Individual patient data (IPD) from oncology trials are essential for reliable evidence synthesis but are rarely publicly available, necessitating reconstruction from published Kaplan-Meier (KM) curves. Existing reconstruction methods suffer from digitization errors, unrealistic uniform censoring assumptions, and the inability to recover subgroup-level IPD when only aggregate statistics are available. We developed RESOLVE-IPD, a unified computational framework that enables high-fidelity IPD reconstruction and uncertainty-aware subgroup meta-analysis to address these limitations. RESOLVE-IPD comprises two components. The first component, High-Fidelity IPD Reconstruction, integrates the VEC-KM and CEN-KM modules: VEC-KM extracts precise KM coordinates and explicit censoring marks from vectorized figures, minimizing digitization error, while CEN-KM corrects overlapping censor symbols and eliminates the uniform censoring assumption. The second component, Uncertainty-Aware Subgroup Recovery, employs the MAPLE (Marginal Assignment of Plausible Labels and Evidence Propagation) algorithm to infer patient-level subgroup labels consistent with published summary statistics (e.g., hazard ratio, median overall survival) when subgroup KM curves are unavailable. MAPLE generates ensembles of mathematically valid labelings, facilitating a propagating meta-analysis that quantifies and reflects uncertainty from subgroup reconstruction. RESOLVE-IPD was validated through a subgroup meta-analysis of four trials in advanced esophageal squamous cell carcinoma, focusing on the programmed death ligand 1 (PD-L1)-low population. RESOLVE-IPD enables accurate IPD reconstruction and robust, uncertainty-aware subgroup meta-analyses, strengthening the reliability and transparency of secondary evidence synthesis in precision oncology.

Figures (16)

• Figure 1: Schematic overview of the RESOLVE-IPD framework.
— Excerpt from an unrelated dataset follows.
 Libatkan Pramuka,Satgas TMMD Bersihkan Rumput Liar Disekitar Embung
• Figure 2: KM plots derived from reconstructed subgroup-level IPD using the VEC-KM + CEN-KM pipeline, overlaid with the ground-truth KM curves. (A) Overall population. (B) Biomarker-high subgroup. (C) Biomarker-low subgroup reconstructed directly using VEC-KM + CEN-KM. (D) Biomarker-low subgroup reconstructed via the KM subtraction method.
• Figure 3: True subgroup KM curves overlaid with (A) reconstructed KM curves from all initial candidate labelings $\mathcal{G}_{\mathrm{MAPLE}}$, and (B) the refined set of plausible labelings $\mathcal{G}_{\mathrm{MAPLE}}^*$, showing excluded (red) and retained (green) labelings.
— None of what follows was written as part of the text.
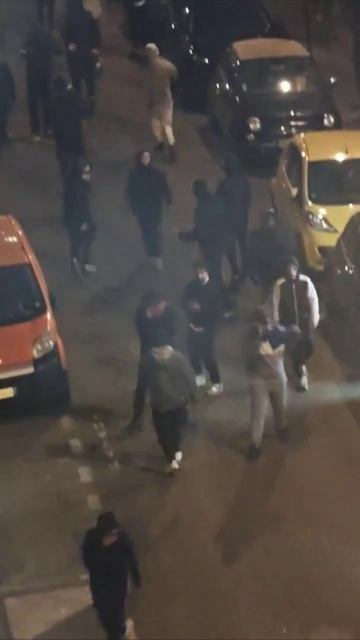 Беспорядки этой ночью прошли на Елисейских полях в Париже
• Figure 4: Reconstructed KM curves overlaid on the original publication curve for RATIONALE-302 and on KM-GPT–derived curves extracted from low-fidelity raster images for the remaining studies. (A) RATIONALE-302 PD-L1–low subgroup reconstructed via the High-Fidelity IPD Reconstruction procedure. (B)-(D) KEYNOTE-181, ESCORT and ATTRACTION-3 PD-L1–low subgroups reconstructed by MAPLE. IO = Immunotherapy, Chemo = Chemotherapy.
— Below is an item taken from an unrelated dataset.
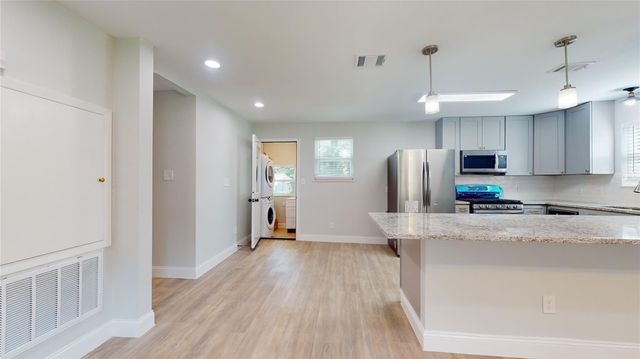 227 Kansas Street, Bacliff, TX 77518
• Figure 5: Uncertainty-propagating meta-analysis of immunotherapy (IO) versus chemotherapy (Chemo) in the PD-L1-Low subgroup. (A) Ensemble of OS curves from 500 Monte Carlo simulations of the propagating meta-analysis, demonstrating a consistent separation between IO and Chemo across all plausible subgroup data configurations. (B) Time-varying HR with 95% CI from each run. Intervals excluding the null value (HR=1) are colored blue, indicating statistical significance.